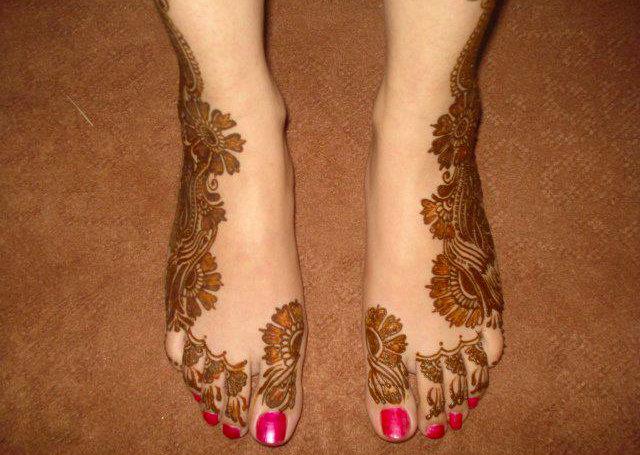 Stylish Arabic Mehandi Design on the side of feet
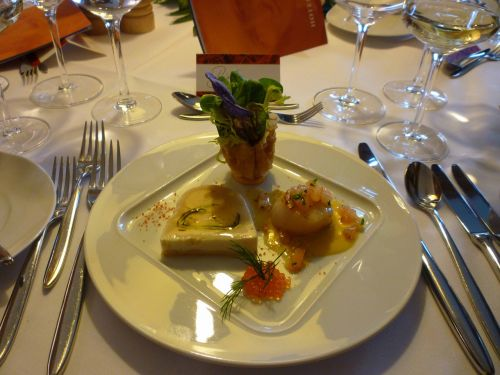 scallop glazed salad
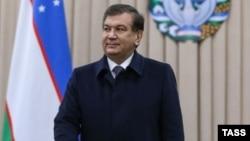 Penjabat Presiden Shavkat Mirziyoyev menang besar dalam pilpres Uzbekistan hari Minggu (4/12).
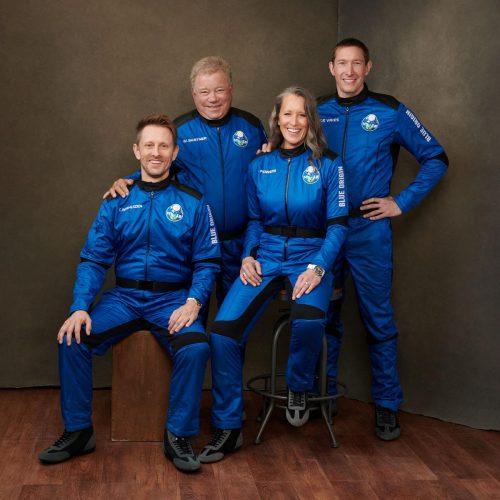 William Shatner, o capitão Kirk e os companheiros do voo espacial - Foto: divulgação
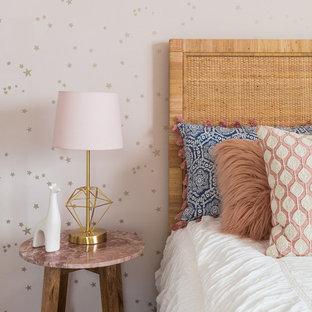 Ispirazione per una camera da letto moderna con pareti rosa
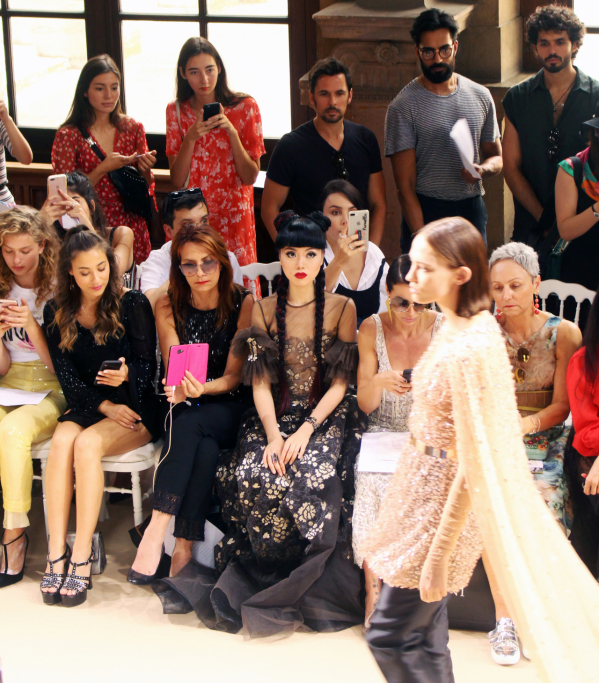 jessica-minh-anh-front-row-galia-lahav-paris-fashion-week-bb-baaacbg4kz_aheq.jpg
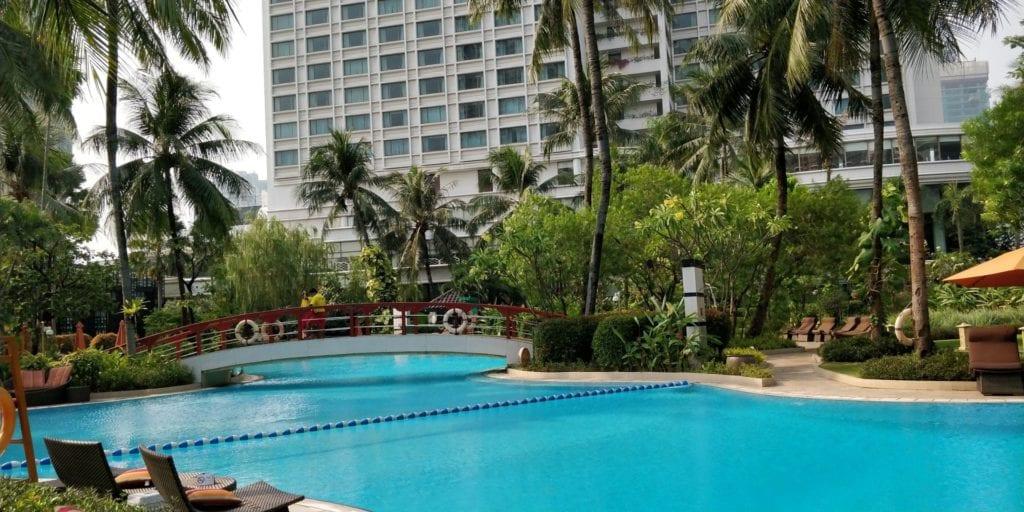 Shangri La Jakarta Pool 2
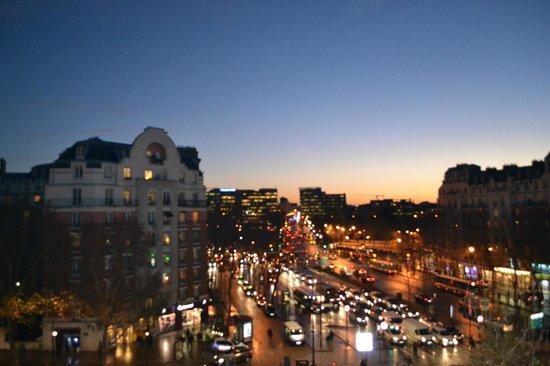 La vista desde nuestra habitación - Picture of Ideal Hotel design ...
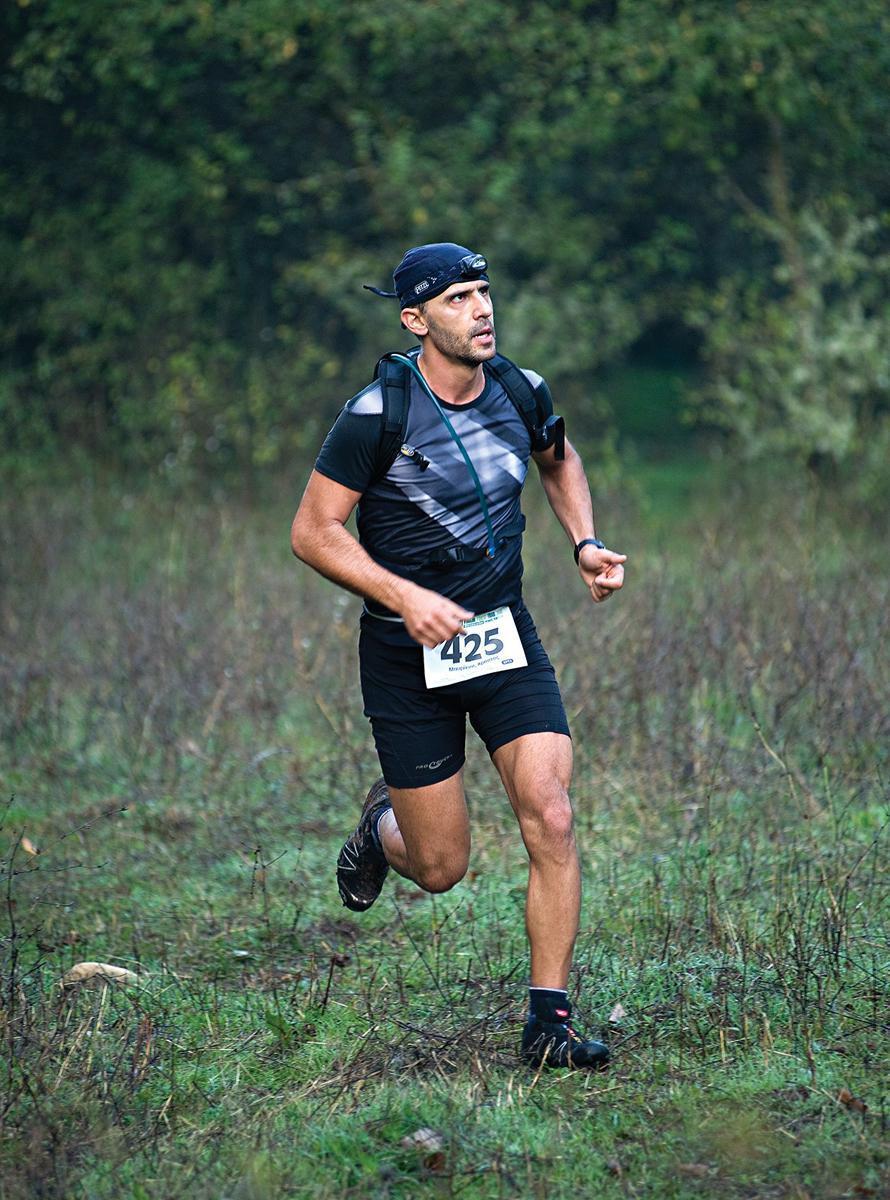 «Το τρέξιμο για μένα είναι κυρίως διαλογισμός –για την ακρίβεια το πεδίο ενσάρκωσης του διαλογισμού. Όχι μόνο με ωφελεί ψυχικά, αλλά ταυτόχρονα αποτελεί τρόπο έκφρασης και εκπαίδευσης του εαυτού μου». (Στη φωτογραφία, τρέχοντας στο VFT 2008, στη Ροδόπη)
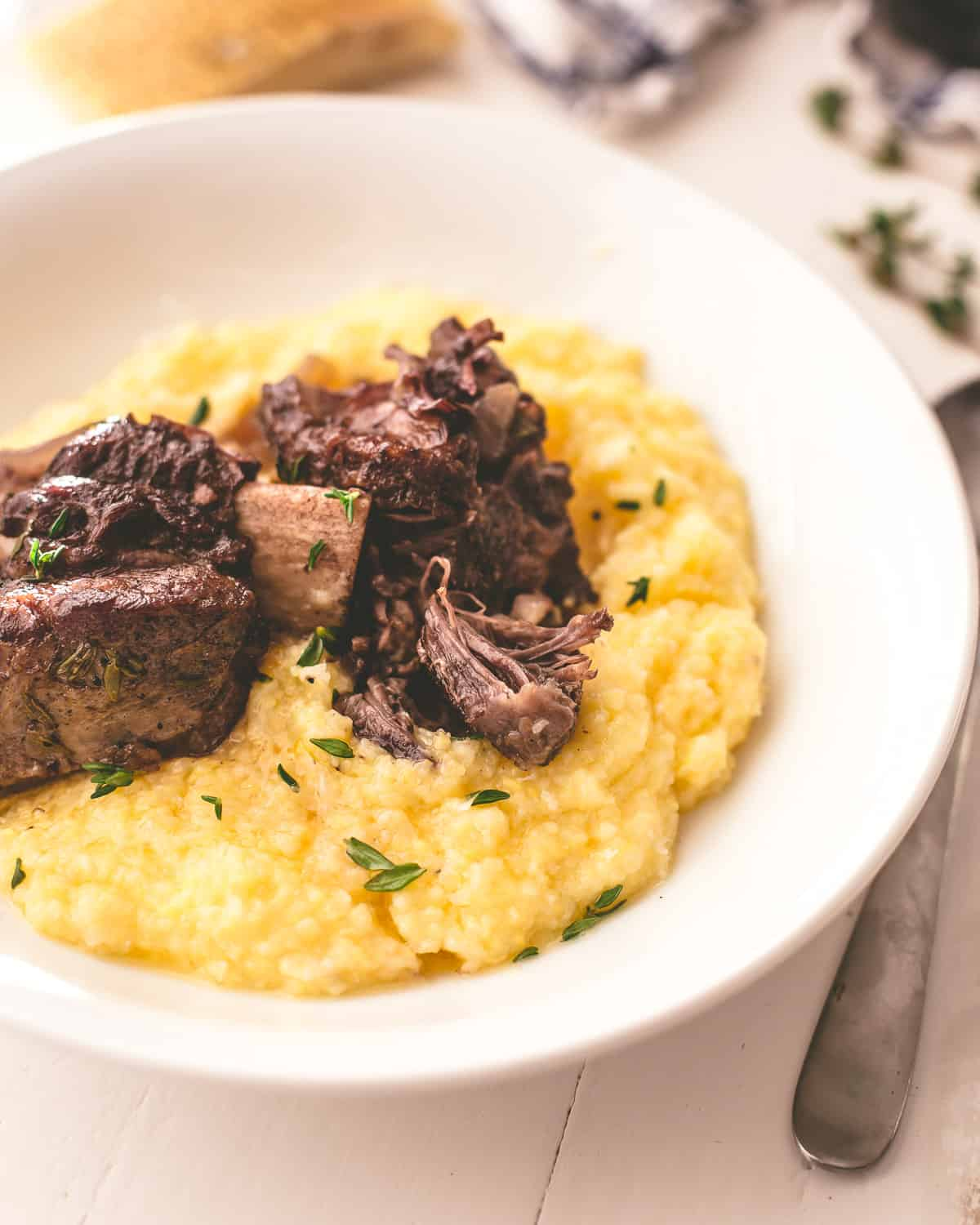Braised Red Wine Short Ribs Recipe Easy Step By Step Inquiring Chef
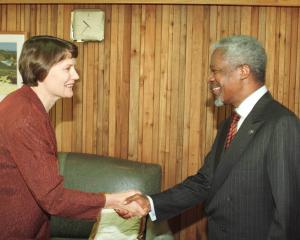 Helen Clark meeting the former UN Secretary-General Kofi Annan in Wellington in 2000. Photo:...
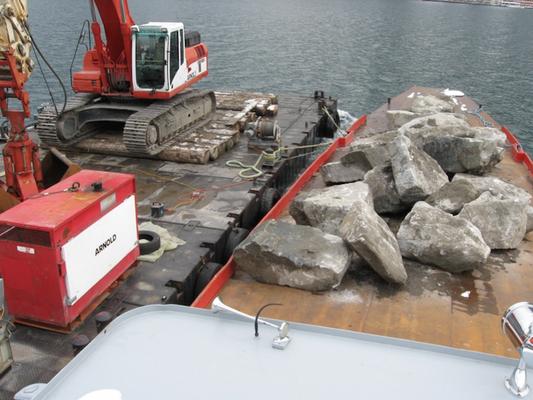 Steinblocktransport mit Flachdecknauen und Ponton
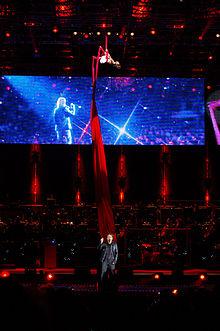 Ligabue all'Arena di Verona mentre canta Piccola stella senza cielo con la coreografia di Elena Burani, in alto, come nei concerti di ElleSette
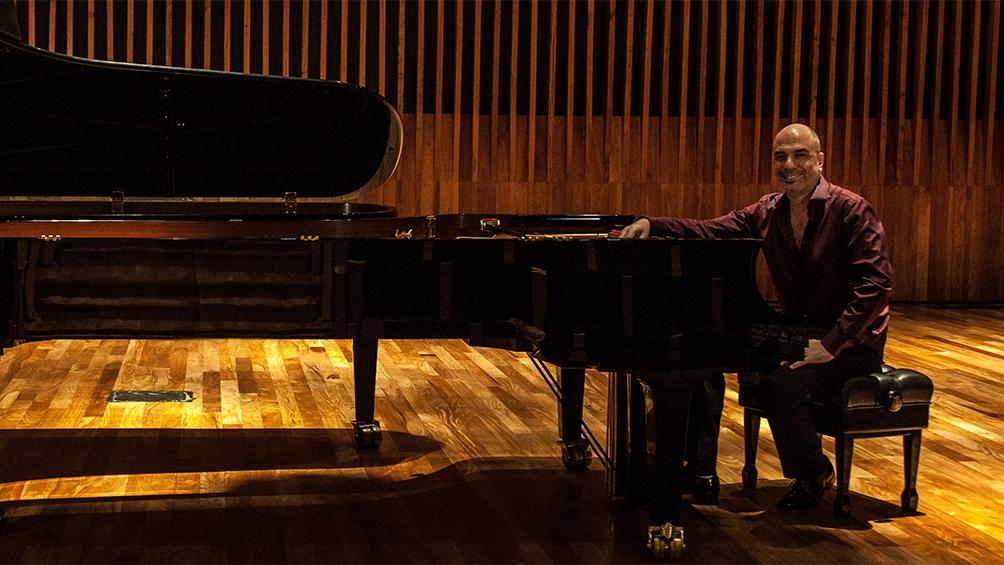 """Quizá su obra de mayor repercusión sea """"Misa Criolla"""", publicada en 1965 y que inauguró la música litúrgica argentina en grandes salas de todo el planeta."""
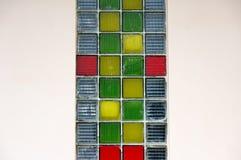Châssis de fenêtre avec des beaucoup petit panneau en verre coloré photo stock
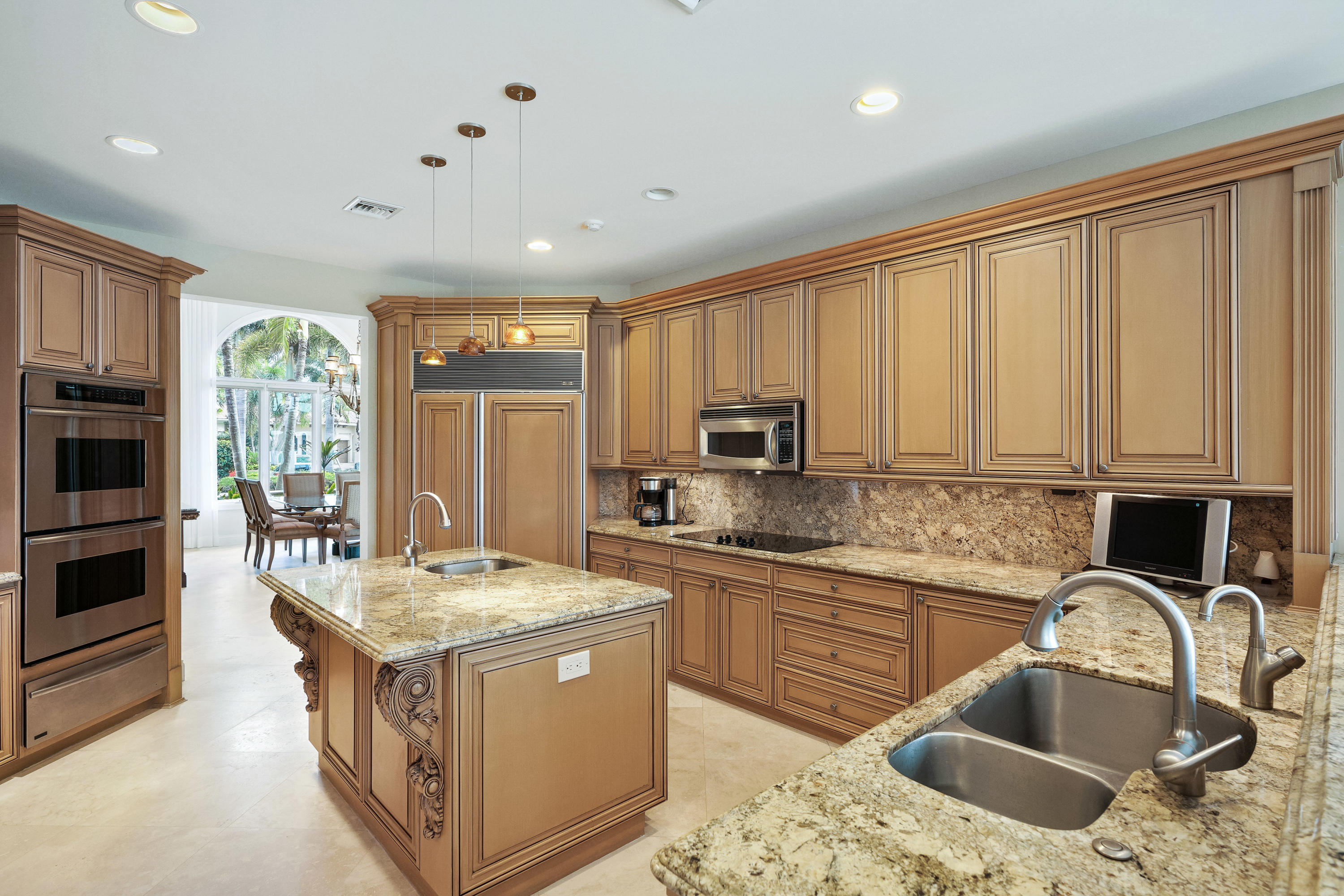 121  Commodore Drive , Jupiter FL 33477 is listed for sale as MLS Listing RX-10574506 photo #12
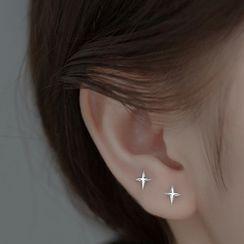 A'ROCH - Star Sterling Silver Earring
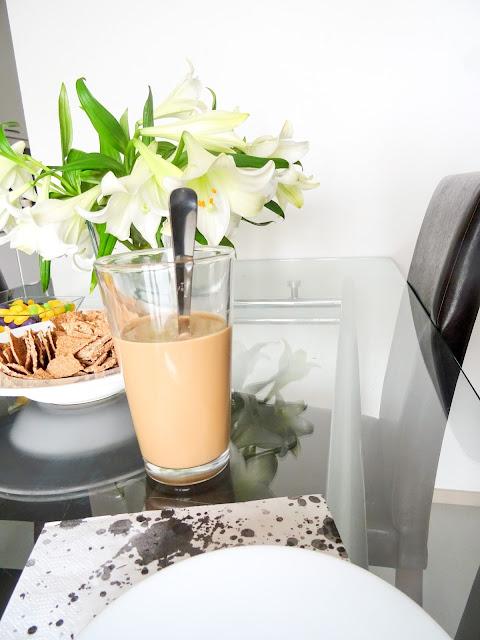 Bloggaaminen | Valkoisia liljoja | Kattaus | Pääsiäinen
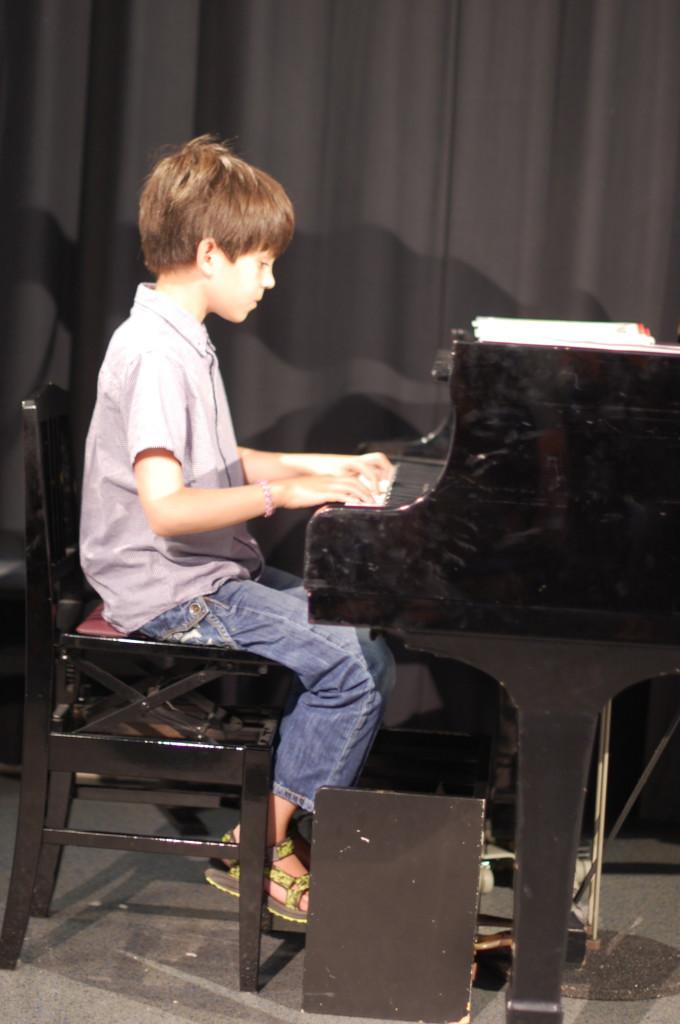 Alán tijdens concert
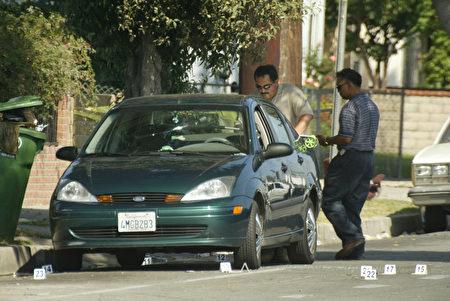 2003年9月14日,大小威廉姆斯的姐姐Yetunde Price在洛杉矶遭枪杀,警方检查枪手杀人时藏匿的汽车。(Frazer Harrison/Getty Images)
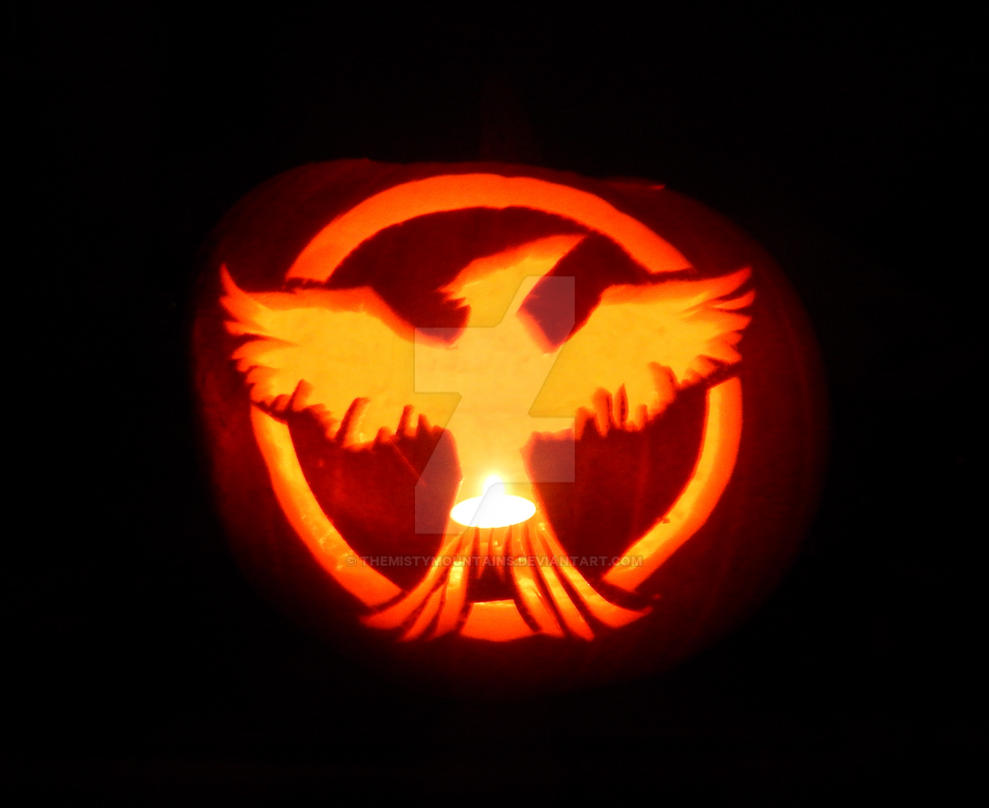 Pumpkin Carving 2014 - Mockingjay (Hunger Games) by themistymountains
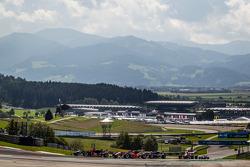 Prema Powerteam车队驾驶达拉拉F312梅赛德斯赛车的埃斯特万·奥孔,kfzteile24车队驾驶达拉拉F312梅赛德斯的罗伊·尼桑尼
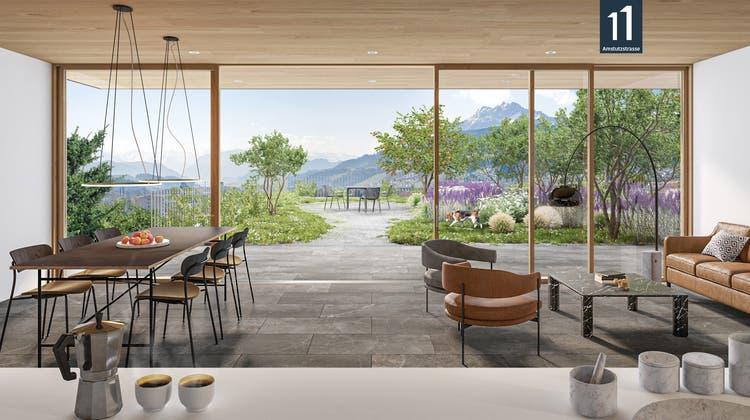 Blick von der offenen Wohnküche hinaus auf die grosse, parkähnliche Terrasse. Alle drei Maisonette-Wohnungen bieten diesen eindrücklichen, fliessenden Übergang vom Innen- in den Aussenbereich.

Problem requirements: Copy exactly, and copy nothing else: the lines from the start of the data above through the line that holds "Braised Red Wine". The pictures stay out.

Output of the exercise:
 Stylish Arabic Mehandi Design on the side of feet
 scallop glazed salad
 Penjabat Presiden Shavkat Mirziyoyev menang besar dalam pilpres Uzbekistan hari Minggu (4/12).
 William Shatner, o capitão Kirk e os companheiros do voo espacial - Foto: divulgação
 Ispirazione per una camera da letto moderna con pareti rosa
 jessica-minh-anh-front-row-galia-lahav-paris-fashion-week-bb-baaacbg4kz_aheq.jpg
 Shangri La Jakarta Pool 2
 La vista desde nuestra habitación - Picture of Ideal Hotel design ...
 «Το τρέξιμο για μένα είναι κυρίως διαλογισμός –για την ακρίβεια το πεδίο ενσάρκωσης του διαλογισμού. Όχι μόνο με ωφελεί ψυχικά, αλλά ταυτόχρονα αποτελεί τρόπο έκφρασης και εκπαίδευσης του εαυτού μου». (Στη φωτογραφία, τρέχοντας στο VFT 2008, στη Ροδόπη)
Braised Red Wine Short Ribs Recipe Easy Step By Step Inquiring Chef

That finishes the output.